Of course, the risk of shares coming out of escrow and being sold, putting downward pressure on the SIG share price is a real risk, however it's only 10% of the Chemist Warehouse founders' holdings that are initially coming out of escrow (so that 10% will no longer have any selling restrictions), and that represents only 4.89% of SIG's total shares on issue (SOI). It's that 10% of the founders' holdings (4.89% of SIG's SOI) that the latest AFR Street Talk article is talking about (the first article above, not the second one) that is due to come out of escrow with the release of SIG's FY25 full year report in August this year, and the other 90% (or 43.3% of SIG's SOI) remains escrowed for another year, so common sense suggests it is not in the CW founders' interests to crash the SIG share price for the sake of selling that 10% when they are still holding 90% of the shares they received when Sigma and CW merged (the reverse takeover of Sigma by Chemist Warehouse).
Any CW founder selling in or after August would likely be done via block trades, and in any case even if sold on-market it would most likely be done in an orderly way working with available market liquidity. These founders will want to cash up at some stage, however if it is done in an orderly way, it doesn't have to be a major negative for other smaller retail shareholders of Sigma. While they still remain major shareholders, it is in those founders' own best interests to keep the SIG share price as high as possible, and with 90% of their shares remaining escrowed until August 2026, it's as we get near to August 2026 that it becomes much more of an issue.

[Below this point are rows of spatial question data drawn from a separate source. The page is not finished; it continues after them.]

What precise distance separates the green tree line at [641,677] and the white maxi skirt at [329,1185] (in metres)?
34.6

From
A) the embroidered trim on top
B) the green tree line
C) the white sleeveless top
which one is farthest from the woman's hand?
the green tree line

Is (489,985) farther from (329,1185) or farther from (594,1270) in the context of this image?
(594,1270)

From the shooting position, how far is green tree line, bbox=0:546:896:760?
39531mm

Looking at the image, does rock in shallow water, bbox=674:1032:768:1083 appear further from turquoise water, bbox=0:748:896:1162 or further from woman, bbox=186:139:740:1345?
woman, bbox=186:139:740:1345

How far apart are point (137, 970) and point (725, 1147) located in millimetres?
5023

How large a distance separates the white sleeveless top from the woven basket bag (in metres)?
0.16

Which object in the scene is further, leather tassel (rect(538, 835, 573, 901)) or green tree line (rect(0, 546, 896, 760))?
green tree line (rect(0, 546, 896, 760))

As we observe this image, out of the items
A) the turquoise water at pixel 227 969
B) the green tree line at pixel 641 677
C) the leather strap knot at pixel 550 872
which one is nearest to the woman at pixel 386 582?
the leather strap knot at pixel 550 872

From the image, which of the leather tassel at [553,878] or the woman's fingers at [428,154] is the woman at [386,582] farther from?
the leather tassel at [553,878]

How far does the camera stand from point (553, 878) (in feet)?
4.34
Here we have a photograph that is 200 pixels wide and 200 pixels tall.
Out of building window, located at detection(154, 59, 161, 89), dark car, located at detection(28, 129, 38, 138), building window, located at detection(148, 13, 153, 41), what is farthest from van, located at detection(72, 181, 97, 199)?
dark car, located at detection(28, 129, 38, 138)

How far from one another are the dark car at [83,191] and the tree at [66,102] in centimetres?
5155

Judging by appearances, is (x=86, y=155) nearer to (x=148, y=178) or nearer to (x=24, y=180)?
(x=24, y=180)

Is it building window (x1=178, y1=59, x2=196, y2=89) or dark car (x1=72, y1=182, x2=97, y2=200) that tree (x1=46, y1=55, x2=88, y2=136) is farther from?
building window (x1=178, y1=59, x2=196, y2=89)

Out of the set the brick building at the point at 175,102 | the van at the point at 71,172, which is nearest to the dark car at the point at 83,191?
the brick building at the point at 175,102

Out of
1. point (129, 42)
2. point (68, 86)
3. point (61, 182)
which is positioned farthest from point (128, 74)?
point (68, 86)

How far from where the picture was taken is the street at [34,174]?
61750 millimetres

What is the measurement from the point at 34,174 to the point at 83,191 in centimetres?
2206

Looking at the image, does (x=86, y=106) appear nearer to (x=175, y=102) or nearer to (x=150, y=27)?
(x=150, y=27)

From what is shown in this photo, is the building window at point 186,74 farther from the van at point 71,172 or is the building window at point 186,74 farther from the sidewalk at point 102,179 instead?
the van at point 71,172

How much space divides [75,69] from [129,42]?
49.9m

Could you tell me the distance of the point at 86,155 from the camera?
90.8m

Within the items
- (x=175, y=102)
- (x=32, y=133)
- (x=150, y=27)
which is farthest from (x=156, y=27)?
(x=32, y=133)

To be clear, that 90% that is escrowed until August 2026 represents 43.3% of all SIG shares today, and the 10% the Chemist Warehouse founders will be able to sell in August this year (2025) only represents 4.89% of SIG shares on issue. Next August (2026) is therefore WAY more important in this context than this August (2025) - in terms of possible / potential downward pressure on the SIG share price, IMO.